--- Page extract ---

• • • • •

When embarking on a career as an entrepreneur, you can find yourself fixating on these questions as they run rampant through your psyche. 

 

As you step out of your comfort zone to try something new, you find that these questions can occur so frequently that they create a permanent state of anxiety, imposter’s syndrome, or any other version of mind drama that can squelch your dream right in its tracks. 

 But here’s the thing: your dream doesn't have to die. 

 In fact, there is a simple (yet difficult) trick to stop your brain in its tracks. 

 What is it?  

 You make the choice to become successful. 

 Yes.

 You.Make.The.Choice.To.Become.Successful.

 

What do I mean by that?  You envision the end result for your dream, and you begin to live in the certainty that it will happen. You tilt your life and all of its actions towards its fruition. 

 Your dream becomes as certain as your birthday coming up. 

 It is on the calendar.  

 It is happening.  

 

Acting with certainty that this dream will happen is the only way to make it happen; this energy removes the “wait-and-see” energy and doubt, lessening the frequency of those stupid questions. 

 

ACTION! ACTION! ACTION!

Dreaming the dream isn’t enough. You have to get off your sofa and do things. Dreaming is easy. Dreaming is cheap. Everyone can afford it. BUT the true test of an entrepreneur is actually in doing – deciding on a line of action and acting on it. Acting often means getting out of your comfort zone to implement, to execute. To conquer your shyness, or lack of confidence, or fear of people. This is necessary, because you must. You may need to step out of the warm coziness of self-withdrawal, and become a master explainer of what you offer. Your own best spokesperson. Your own best brand ambassador.

 

Dreams are great, but could become Self-delusion

 If you do nothing, nothing will happen. This is really what separates true entrepreneurs from those who dream. If you don’t do, then you won’t achieve. There will be no result to expect. No result to show. It will remain in the realm of feel-good-dreams; and, heaven’s forbid, even self-delusion.   It’s as simple as that.

So regardless of what your idea, startup plan or small time hustle research is, you’ve got to do something about it. You have to cross the boundary between thinking all the time about it to actually offering it as a service or product, and marketing it. This way, you can see how easy or difficult it is to sell; what it means to convince other people to part with their money for you have to offer, especially people who don’t know you, and don’t care about you as person. And that’s when your work as an entrepreneur begins. That’s the hustle.  

 

And what’s all this stuff about never giving up?

Now, there will be setbacks on the journey.  

 And there will be bad days.  

 And there will be moments of doubt and failure. 

 

(Let’s face it…making a huge dream a reality is not as easy as going to the local 7-11 to buy a Coke).  But when you live in the certainty that your vision is inevitable, you can look past the everyday setbacks and answer to the bigger picture.

• • • • •

--- Supplied data ---

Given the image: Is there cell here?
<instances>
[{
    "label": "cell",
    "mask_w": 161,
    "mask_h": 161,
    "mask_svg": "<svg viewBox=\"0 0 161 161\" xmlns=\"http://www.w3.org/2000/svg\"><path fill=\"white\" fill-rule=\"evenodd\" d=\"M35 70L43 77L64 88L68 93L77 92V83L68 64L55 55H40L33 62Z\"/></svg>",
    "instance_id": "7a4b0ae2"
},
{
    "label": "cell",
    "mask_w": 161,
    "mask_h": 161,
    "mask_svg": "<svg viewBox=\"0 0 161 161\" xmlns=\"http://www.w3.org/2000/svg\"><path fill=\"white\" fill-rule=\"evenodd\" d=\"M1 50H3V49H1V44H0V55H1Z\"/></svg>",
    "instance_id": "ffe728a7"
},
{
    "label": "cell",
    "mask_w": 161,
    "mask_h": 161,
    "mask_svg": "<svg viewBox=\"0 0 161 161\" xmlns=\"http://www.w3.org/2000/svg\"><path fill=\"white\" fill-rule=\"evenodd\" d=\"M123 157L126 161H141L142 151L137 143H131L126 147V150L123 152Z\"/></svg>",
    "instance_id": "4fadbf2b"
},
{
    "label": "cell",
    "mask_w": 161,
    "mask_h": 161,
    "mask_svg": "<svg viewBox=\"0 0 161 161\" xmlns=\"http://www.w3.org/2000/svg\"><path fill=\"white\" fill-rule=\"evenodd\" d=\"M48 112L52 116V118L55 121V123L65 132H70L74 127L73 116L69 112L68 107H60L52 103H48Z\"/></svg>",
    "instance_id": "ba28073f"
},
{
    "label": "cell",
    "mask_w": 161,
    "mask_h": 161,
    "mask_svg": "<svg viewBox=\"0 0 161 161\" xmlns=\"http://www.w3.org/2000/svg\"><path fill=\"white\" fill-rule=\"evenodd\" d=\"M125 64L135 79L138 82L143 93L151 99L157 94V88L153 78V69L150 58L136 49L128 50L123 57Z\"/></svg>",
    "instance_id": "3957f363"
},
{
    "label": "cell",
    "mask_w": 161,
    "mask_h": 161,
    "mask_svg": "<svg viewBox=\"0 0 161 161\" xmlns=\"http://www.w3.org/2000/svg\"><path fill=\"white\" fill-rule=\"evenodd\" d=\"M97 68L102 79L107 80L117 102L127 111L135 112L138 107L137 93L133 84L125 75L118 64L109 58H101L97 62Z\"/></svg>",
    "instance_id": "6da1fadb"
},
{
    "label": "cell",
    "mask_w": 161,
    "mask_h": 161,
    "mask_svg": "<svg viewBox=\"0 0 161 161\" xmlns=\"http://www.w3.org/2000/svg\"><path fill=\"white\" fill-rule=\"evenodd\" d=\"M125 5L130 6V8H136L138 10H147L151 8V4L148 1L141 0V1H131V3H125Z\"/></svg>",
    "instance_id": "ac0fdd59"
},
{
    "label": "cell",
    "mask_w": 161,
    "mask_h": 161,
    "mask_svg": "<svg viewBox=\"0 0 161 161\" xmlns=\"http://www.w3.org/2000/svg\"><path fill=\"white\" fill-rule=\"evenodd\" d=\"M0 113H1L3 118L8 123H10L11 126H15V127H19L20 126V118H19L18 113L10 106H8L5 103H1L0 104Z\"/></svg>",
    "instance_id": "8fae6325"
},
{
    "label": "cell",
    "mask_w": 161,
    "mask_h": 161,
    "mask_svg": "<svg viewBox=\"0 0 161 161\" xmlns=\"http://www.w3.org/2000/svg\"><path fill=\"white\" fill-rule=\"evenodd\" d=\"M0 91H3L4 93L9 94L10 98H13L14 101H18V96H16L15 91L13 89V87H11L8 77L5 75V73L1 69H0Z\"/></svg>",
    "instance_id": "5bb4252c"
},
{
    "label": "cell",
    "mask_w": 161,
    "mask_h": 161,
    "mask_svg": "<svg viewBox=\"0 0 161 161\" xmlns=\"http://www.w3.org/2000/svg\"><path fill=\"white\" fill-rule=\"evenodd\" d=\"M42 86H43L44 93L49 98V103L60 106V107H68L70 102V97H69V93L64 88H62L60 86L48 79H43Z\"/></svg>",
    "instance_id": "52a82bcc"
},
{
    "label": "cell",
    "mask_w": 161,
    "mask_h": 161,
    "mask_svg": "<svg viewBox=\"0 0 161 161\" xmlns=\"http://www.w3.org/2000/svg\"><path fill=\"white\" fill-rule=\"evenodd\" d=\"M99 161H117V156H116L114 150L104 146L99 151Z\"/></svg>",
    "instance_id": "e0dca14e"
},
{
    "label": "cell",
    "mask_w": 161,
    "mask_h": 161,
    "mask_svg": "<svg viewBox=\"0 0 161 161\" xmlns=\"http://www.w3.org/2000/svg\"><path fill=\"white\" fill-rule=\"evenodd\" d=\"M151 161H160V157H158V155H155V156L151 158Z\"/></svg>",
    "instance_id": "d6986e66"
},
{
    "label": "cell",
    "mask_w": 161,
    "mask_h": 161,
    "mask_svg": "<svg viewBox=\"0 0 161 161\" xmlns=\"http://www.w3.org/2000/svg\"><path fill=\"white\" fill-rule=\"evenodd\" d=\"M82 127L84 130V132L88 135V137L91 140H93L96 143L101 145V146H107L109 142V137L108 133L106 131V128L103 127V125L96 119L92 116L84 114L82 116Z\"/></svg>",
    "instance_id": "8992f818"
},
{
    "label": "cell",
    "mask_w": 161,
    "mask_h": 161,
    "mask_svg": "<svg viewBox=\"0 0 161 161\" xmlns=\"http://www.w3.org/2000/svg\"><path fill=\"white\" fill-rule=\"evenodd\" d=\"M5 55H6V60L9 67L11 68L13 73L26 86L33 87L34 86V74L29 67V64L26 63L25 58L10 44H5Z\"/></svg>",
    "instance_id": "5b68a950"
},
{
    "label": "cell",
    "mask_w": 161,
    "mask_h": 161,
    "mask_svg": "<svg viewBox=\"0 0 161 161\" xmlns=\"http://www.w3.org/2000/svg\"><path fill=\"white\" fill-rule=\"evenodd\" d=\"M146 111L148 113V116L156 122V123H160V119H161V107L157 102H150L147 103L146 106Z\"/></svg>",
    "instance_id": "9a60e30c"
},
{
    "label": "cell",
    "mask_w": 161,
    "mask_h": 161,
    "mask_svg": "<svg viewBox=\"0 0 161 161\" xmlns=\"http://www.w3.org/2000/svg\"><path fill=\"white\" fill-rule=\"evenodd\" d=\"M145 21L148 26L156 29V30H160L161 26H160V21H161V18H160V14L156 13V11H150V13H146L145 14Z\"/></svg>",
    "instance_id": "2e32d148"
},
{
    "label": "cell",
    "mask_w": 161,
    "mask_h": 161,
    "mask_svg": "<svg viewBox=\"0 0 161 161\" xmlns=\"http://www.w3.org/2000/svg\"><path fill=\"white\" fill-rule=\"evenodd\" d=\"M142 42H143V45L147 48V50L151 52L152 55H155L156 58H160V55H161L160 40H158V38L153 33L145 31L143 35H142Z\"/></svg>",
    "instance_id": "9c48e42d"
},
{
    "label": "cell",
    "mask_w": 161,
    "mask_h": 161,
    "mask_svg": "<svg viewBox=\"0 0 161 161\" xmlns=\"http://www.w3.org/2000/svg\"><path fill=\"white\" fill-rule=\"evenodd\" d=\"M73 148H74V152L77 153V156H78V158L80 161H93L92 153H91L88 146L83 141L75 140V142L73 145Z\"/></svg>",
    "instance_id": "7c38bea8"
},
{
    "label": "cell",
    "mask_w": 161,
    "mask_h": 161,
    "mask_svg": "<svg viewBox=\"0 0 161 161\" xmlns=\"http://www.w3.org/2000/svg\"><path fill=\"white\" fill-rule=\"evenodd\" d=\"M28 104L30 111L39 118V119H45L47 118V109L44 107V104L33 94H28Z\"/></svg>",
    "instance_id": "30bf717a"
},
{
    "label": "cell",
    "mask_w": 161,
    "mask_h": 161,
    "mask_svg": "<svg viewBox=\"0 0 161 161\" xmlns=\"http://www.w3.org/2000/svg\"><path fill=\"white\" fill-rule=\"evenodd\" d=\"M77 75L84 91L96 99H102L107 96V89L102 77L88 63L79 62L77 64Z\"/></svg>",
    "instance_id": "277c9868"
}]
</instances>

• • • • •

Please explain, in one to three sentences, why the entrepreneurship text says that acting with certainty that your dream will happen is the only way to make it happen.

According to the text, acting with certainty removes the "wait-and-see" energy and doubt. This lessens how often the anxious questions arise, questions that could otherwise create a permanent state of anxiety or imposter's syndrome and squelch the dream.